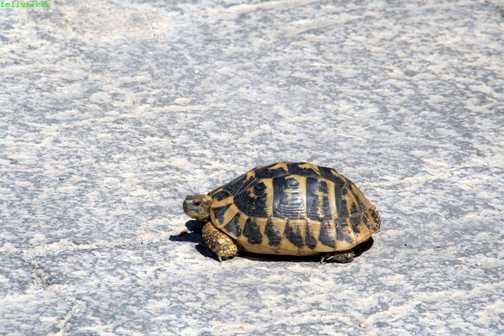 day 1 tortoise!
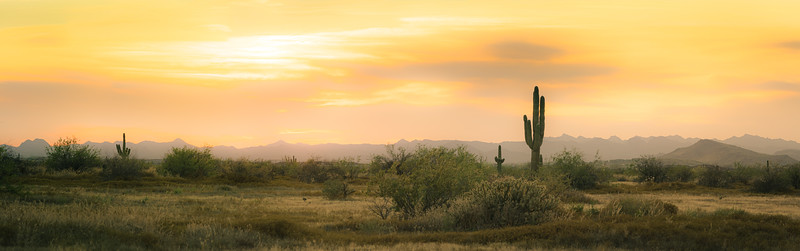 A desert sunset panorama with a saguaro cactus silhouetted against the evening sky in the Sonoran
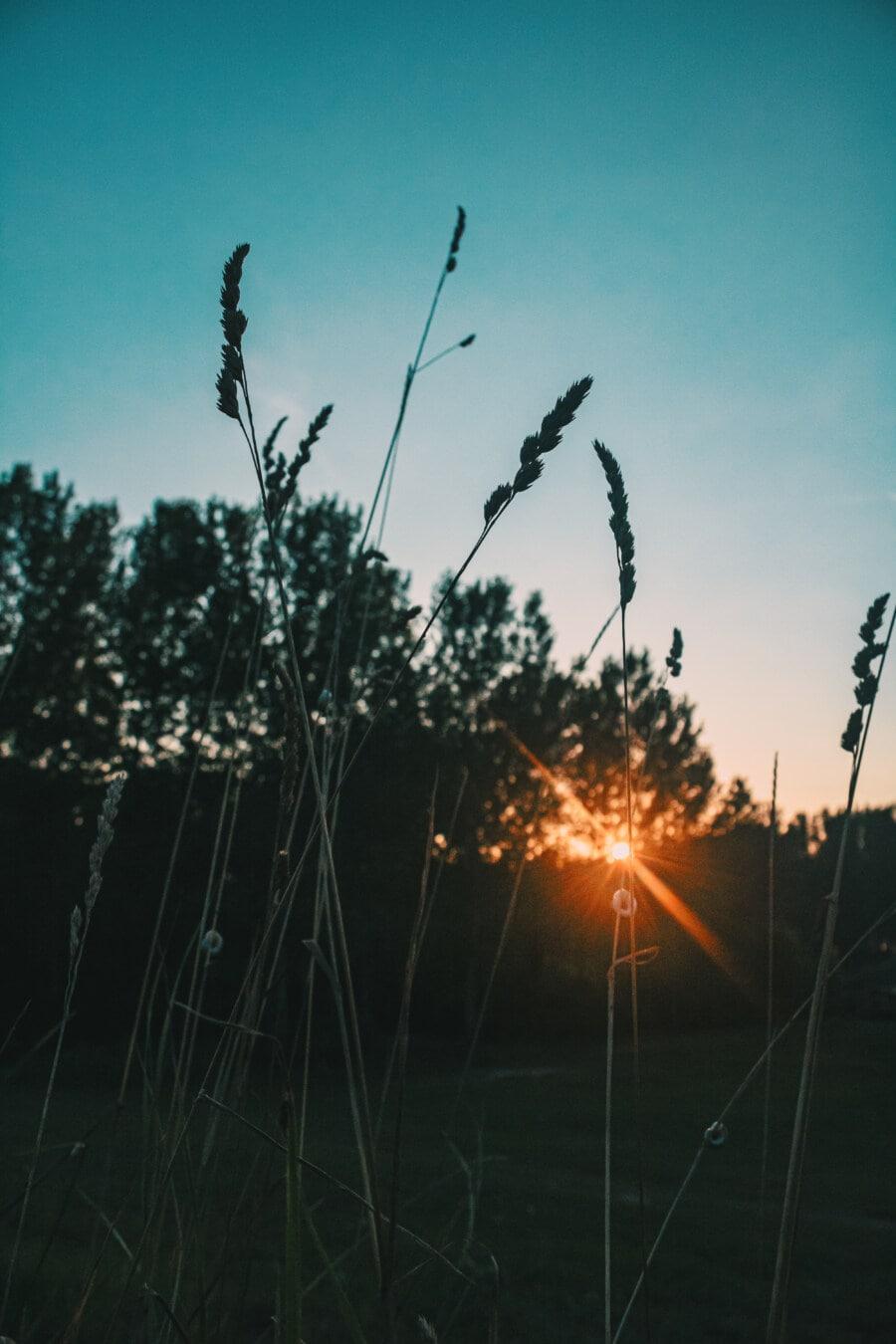 Sonnenstrahlen, Sonnenlicht, Sonne, Natur, Dämmerung, Gras, Landschaft, Sommer, Schönwetter, Sonnenuntergang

WORK INSTRUCTIONS: Every line of the material above should be repeated exactly, except for the pictures.

ANSWER BOX:
 day 1 tortoise!
 A desert sunset panorama with a saguaro cactus silhouetted against the evening sky in the Sonoran
 Sonnenstrahlen, Sonnenlicht, Sonne, Natur, Dämmerung, Gras, Landschaft, Sommer, Schönwetter, Sonnenuntergang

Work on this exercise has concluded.